アーモンドアイが圧勝したG1ヴィクトリアマイルの前座レース
OP青竜Sをデュードヴァンがしぶとく差し返して勝ちました。
「ジャパン・ロード・トゥ・ザ・ケンタッキーダービー」第1戦
カトレア賞を怪物ルヴァンスレーヴが持つ日本レコードタイで
快勝したときもそうでしたが、馬体を併せれば一歩も譲らない
勝負根性の確かさは天下一品です。
しかしカトレア賞を勝ってチャーチルダウンズへの最短距離に
立ったはずが、第2ラウンドの全日本2歳優駿では同じ2戦2勝で
破竹の勢いを誇っていたタガノビューティーとともに除外され
以後はやむなく芝の重賞に活路を求めざるを得ませんでした。
この時期には毎年見られる光景ですが、気の毒でなりません。

最近は若駒だけでなく、降級制度の影響で古馬ダートレースも
登録ラッシュが日常化しており除外との戦いが続いています。
本質的には、番組編成の抜本的見直しが待たれるところですが
本場アメリカのように、登録増には分割レースを実施するとか
せめて交流重賞はレーティングで出走馬を決めるなど何らかの
工夫や手立てがないものでしょうか?

父デクラレーションオブウォーは、今年からJBBA静内に入厩、
日本での種付けを開始しています。
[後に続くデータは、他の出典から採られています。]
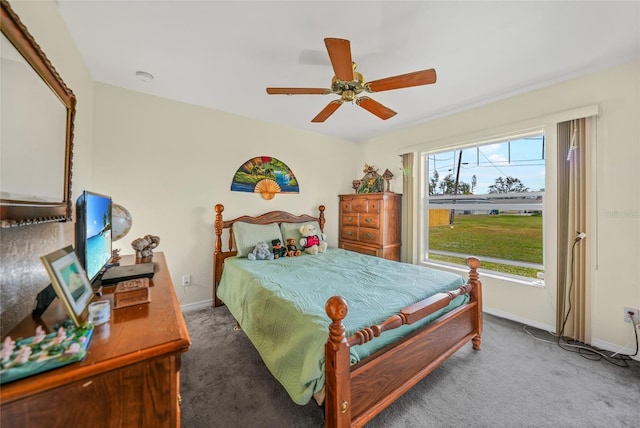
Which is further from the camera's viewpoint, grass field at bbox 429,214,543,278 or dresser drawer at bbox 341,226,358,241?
dresser drawer at bbox 341,226,358,241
現役時代はアイルランドの
名門エイダン・オブライエン厩舎でG1インターナショナルSや
同クイーンアンSに勝った一流馬ですが、ラストランに名匠が
選んだのは、経験のなかったダートの最高峰戦BCクラシック!
AW3戦3勝の実績と叔父にベルモントS馬ユニオンラグスがいる
血統的背景から熟慮を重ねた上での果断なチャレンジでした。
結果は、北米の強豪馬にハナ+アタマの3着に食い込む大健闘!
潜在するダート適性を実証し、その種牡馬価値を高めました。

引退後はクールモアに入り、アイルランドとオーストラリアの
シャトル供用で、初年度産駒からG1仏2000ギニーのオメルド、
昨年G1メルボルンCで金星を上げたヴァウアンドデクレアなど
ポテンシャルの片鱗を世界に示した後、クールモアの北米拠点
アシュフォードスタッドへと移動し、現3歳世代から重賞勝馬を
次々と送り出しています。この世代に属するデュードヴァンは
下河辺牧場で生まれた持ち込み馬になりますが、彼の頑張りが
日本で種付けを始めたデクラレーションオブウォーにとっては
最高のプロモーションになっているのは間違いがありません。

短期間に、アイルランド、オーストラリア、アメリカ、日本と
国境を越え北半球も南半球も関係なく飛び回り、芝・ダートを
問わず多彩な実績を残して来たデクラレーションオブウォーは
ドラマ仕立てにすれば「流浪の旅路」風に物語られそうですが
ビジネスストーリーとしては、種牡馬評価のハンマーが早々と
振り下ろされる傾向が強まる時代に、様々な機会に挑戦できる
幸せな馬だとも言えそうです。
クールモアのビジネスセンスには、感嘆させられるばかりです
が今後は、こうした世界縦断的な種牡馬が増えていきそうです。